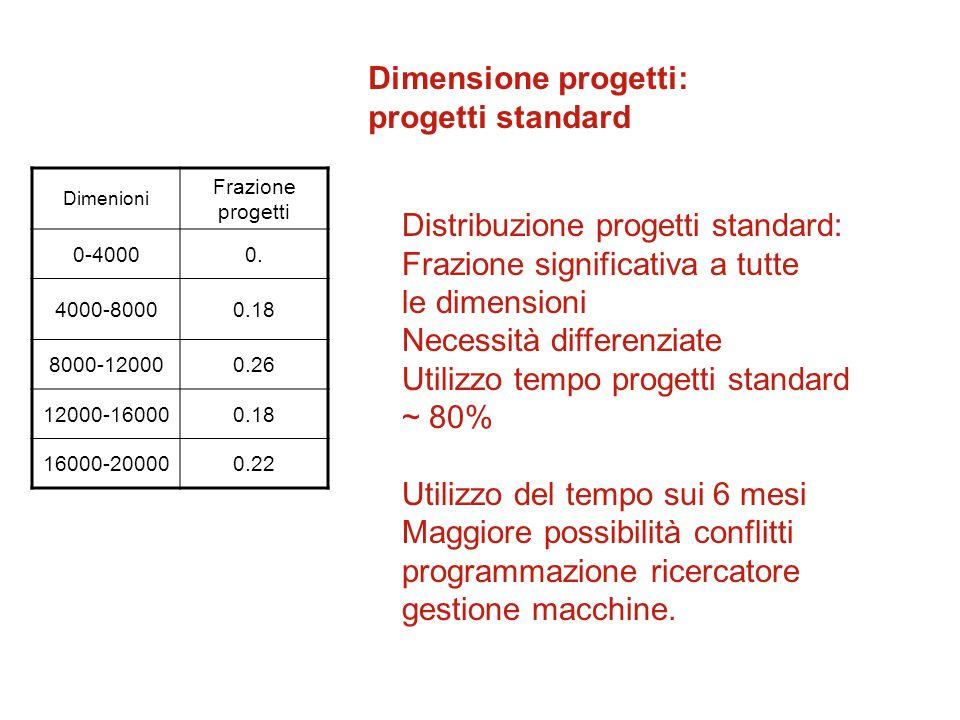 Dimenioni Frazione progetti 0-40000.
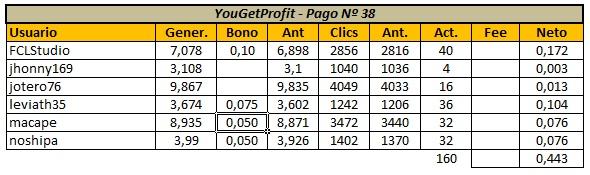 [PAGANDO] YOUGETPROFIT (Oferta 2) - YGP Lite - Refback 40% - Mínimo 2$ - Rec. pago 38 - Página 21 Panta133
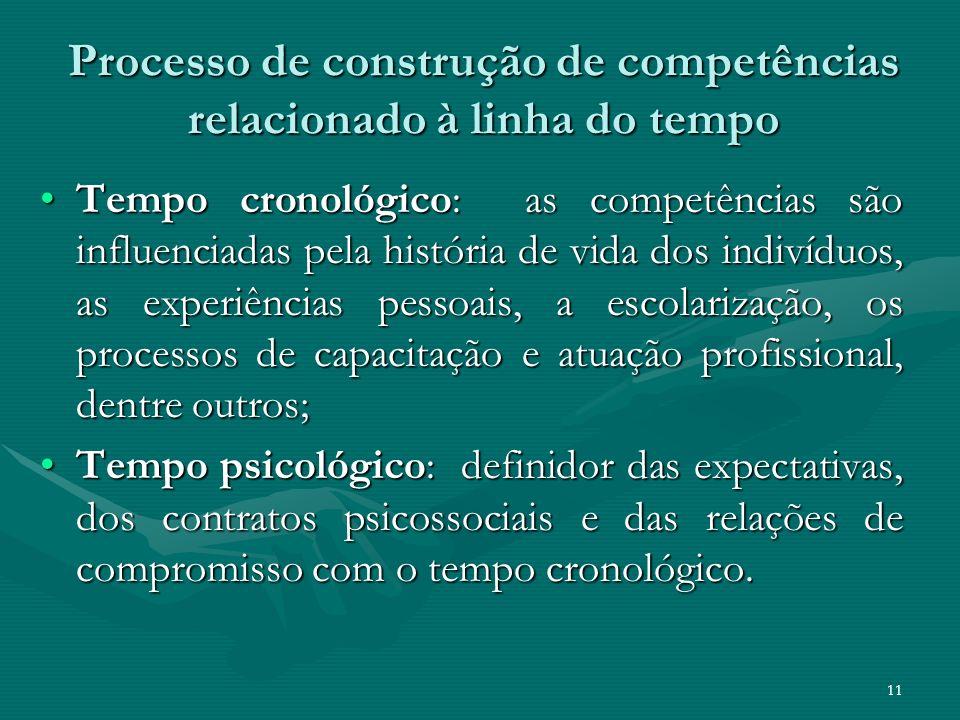 Processo de construção de competências relacionado à linha do tempo Tempo cronológico: as competências são influenciadas pela história de vida dos ind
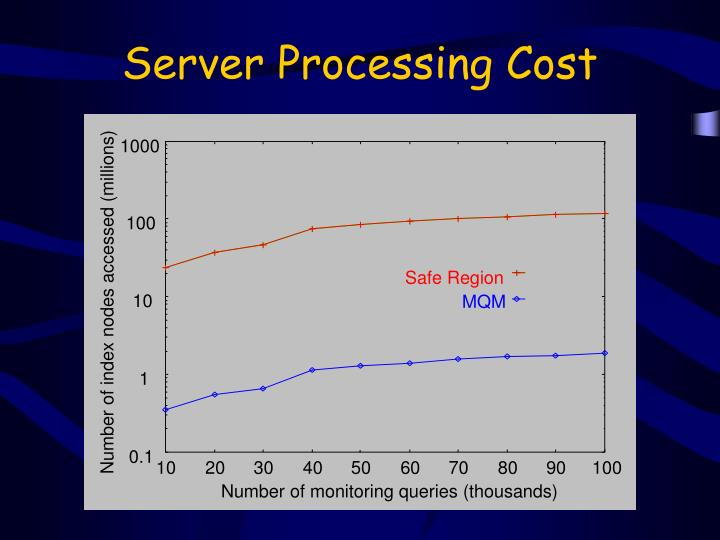 Server Processing Cost
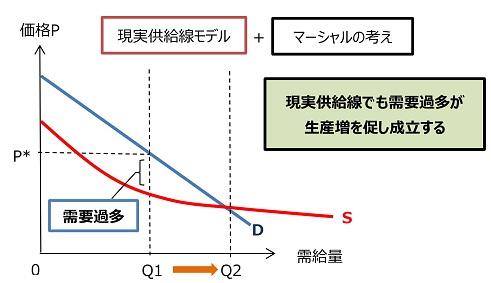 f:id:sun1200:20200521175308j:plain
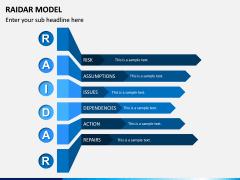 RAIDAR Model PPT Slide 4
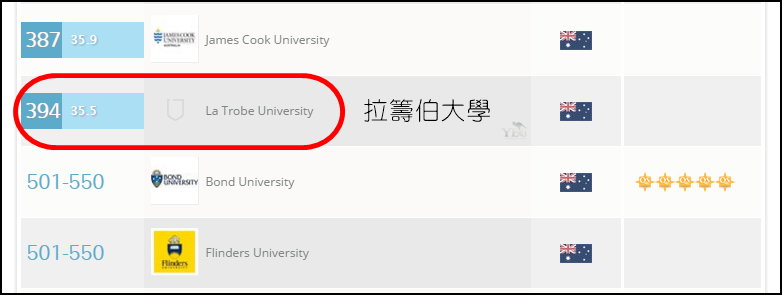 澳洲留學 商業 行銷學士 Bachelor of Business Marketing La Trobe University 拉籌伯大學
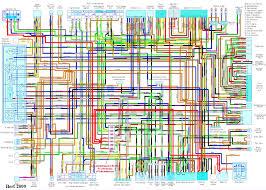 interactive diagrams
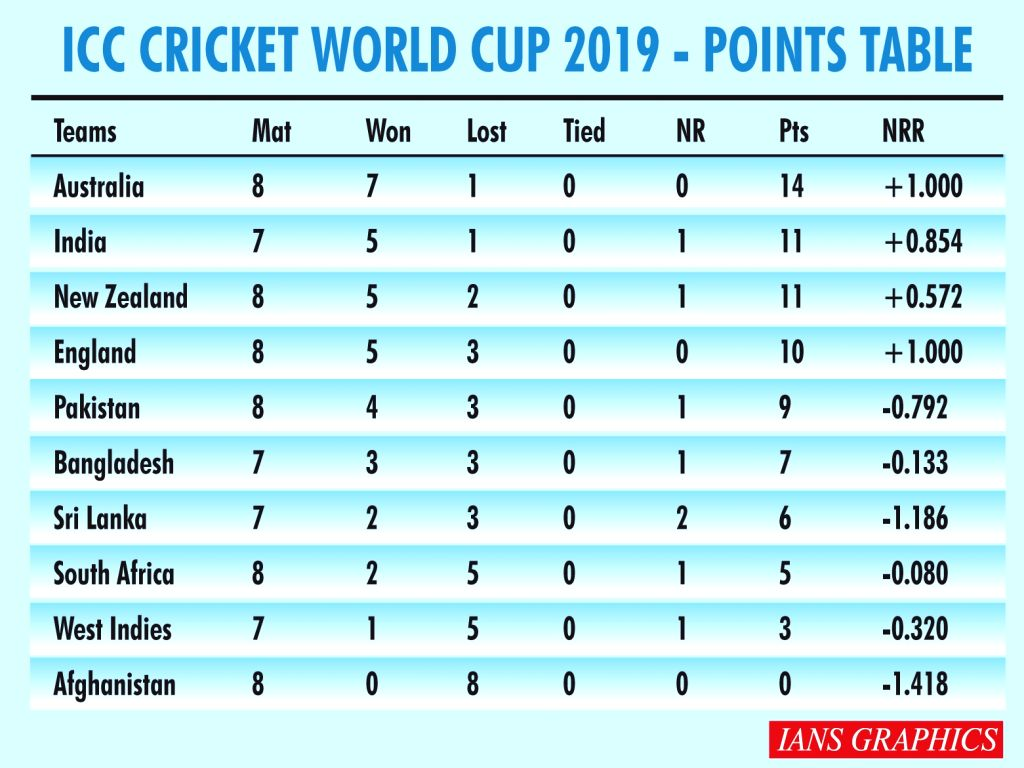 ICC Cricket World Cup 2019 - Points Table. (IANS Infographics)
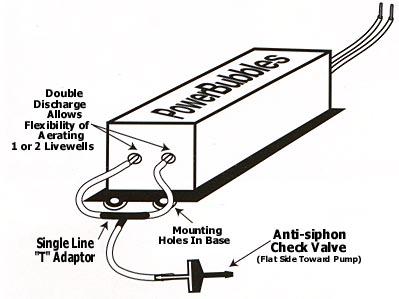 Power Bubbles™ 12v Dual Tube Aeration System #B-15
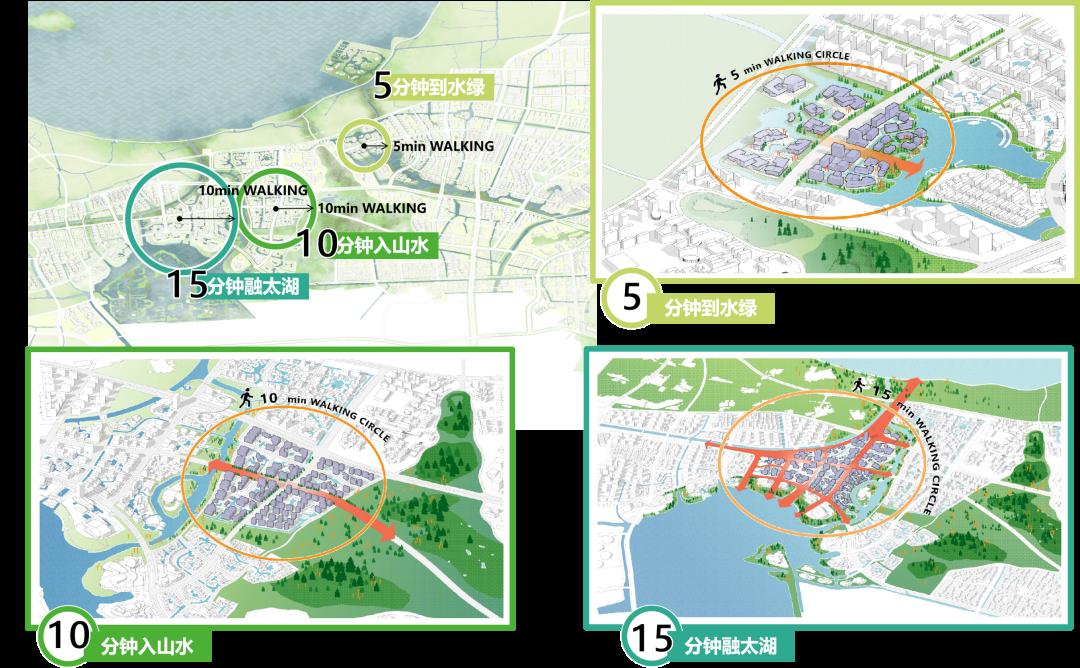 LDG设计创作︱太湖科学城战略规划与概念性城市设计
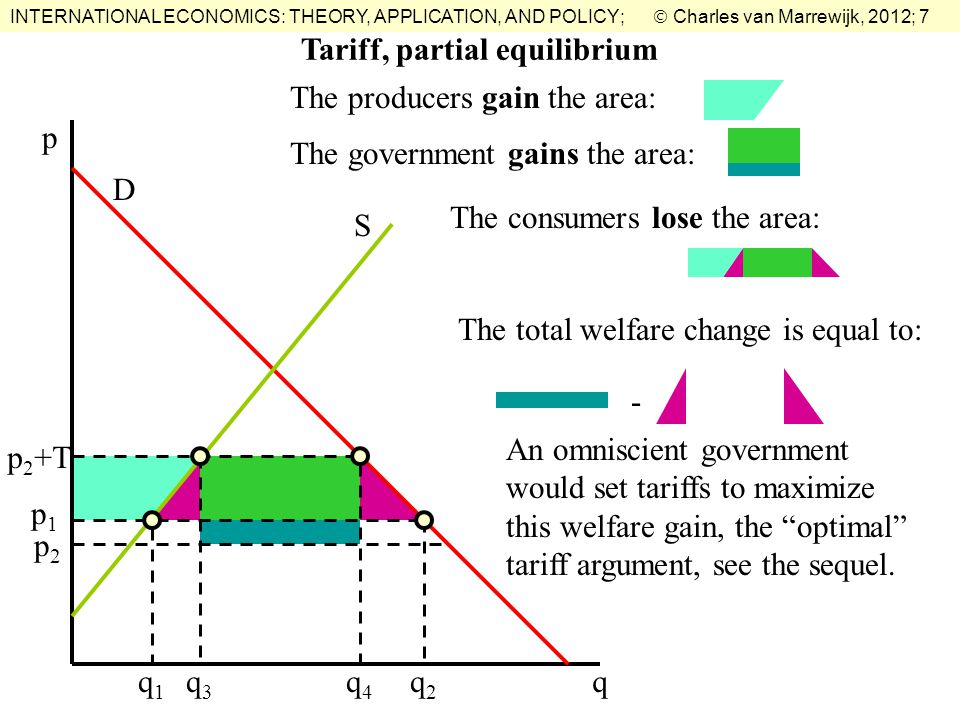 INTERNATIONAL ECONOMICS: THEORY, APPLICATION, AND POLICY;  Charles van Marrewijk, 2012; 7 Tariff, partial equilibrium The producers gain the area: q p D S p1p1 q1q1 q2q2 p 2 +T q3q3 q4q4 p2p2 The government gains the area: The consumers lose the area: The total welfare change is equal to: - An omniscient government would set tariffs to maximize this welfare gain, the optimal tariff argument, see the sequel.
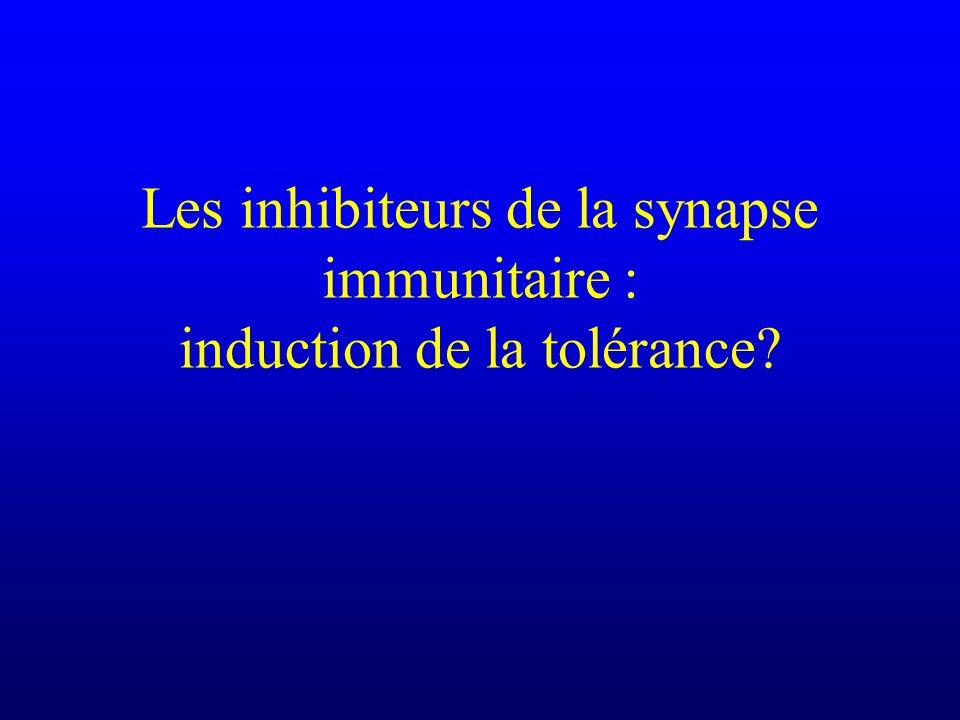 Les inhibiteurs de la synapse immunitaire : induction de la tolérance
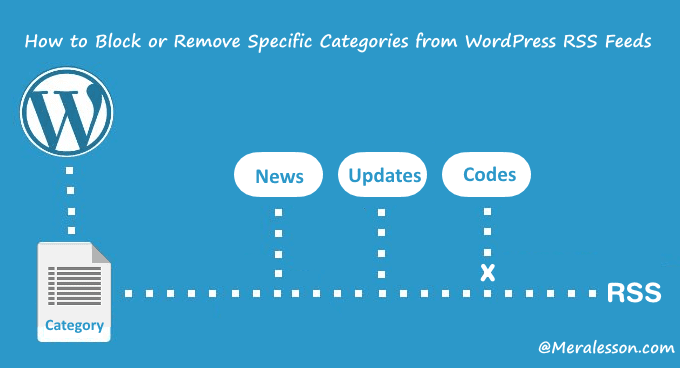 remove rss feed wordpress thesis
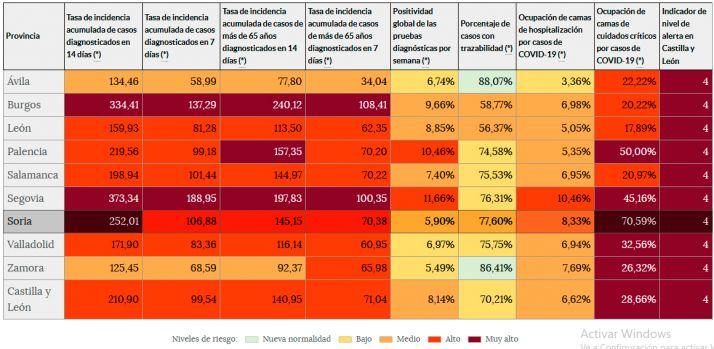 Indicadores de riesgo en CyL según las últimas estadísticas oficiales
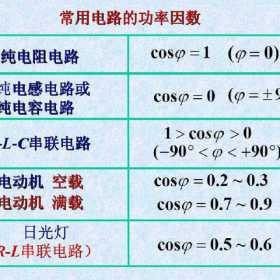 什么是功率因数?功率因数对供电的影响_常用电路功率因数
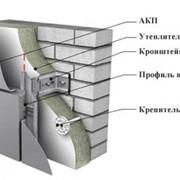 Монтаж алюкобонда фото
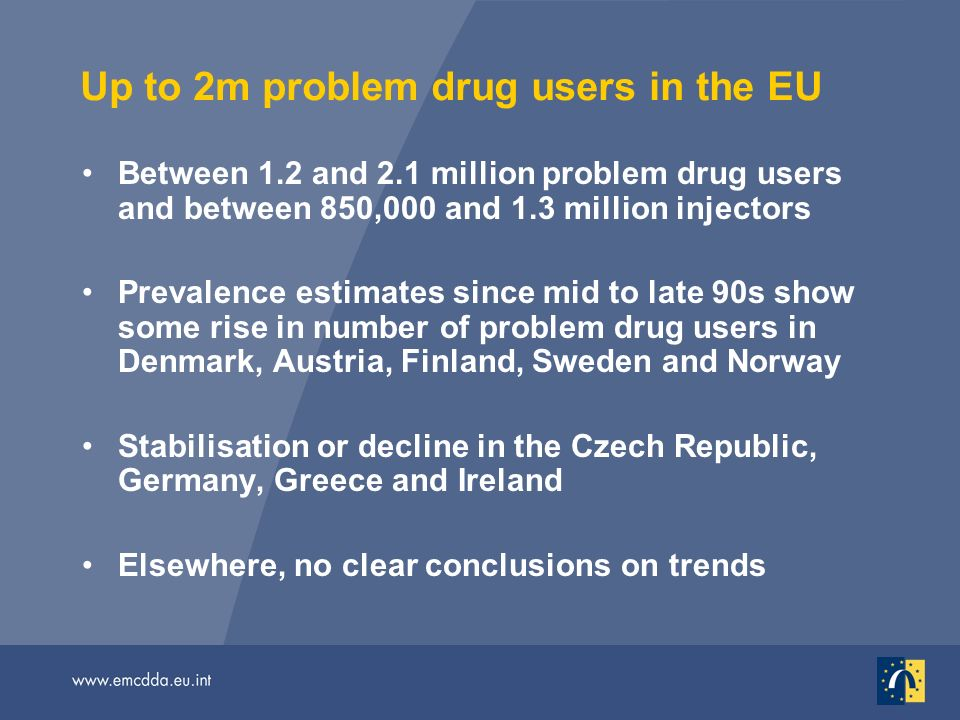 Up to 2m problem drug users in the EU Between 1.2 and 2.1 million problem drug users and between 850,000 and 1.3 million injectors Prevalence estimates since mid to late 90s show some rise in number of problem drug users in Denmark, Austria, Finland, Sweden and Norway Stabilisation or decline in the Czech Republic, Germany, Greece and Ireland Elsewhere, no clear conclusions on trends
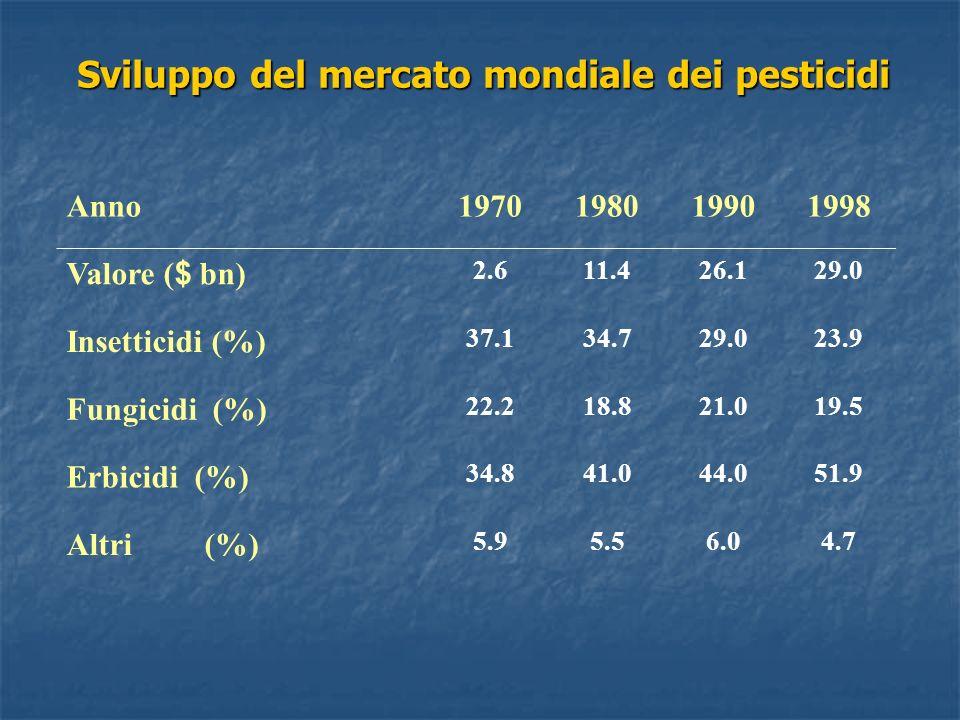 Sviluppo del mercato mondiale dei pesticidi Anno1970198019901998 Valore ( $ bn) 2.611.426.129.0 Insetticidi (%) 37.134.729.023.9 Fungicidi (%) 22.218.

- - - -

■ Work instructions ■
Reproduce, exactly and only, the lines of the records above starting at the line with "Processo de construção" and ending at the line with "RAIDAR Model PPT Slide 4", both included. Leave every picture out.

■ Expected answer ■
 Processo de construção de competências relacionado à linha do tempo Tempo cronológico: as competências são influenciadas pela história de vida dos ind
 Server Processing Cost
 f:id:sun1200:20200521175308j:plain
 RAIDAR Model PPT Slide 4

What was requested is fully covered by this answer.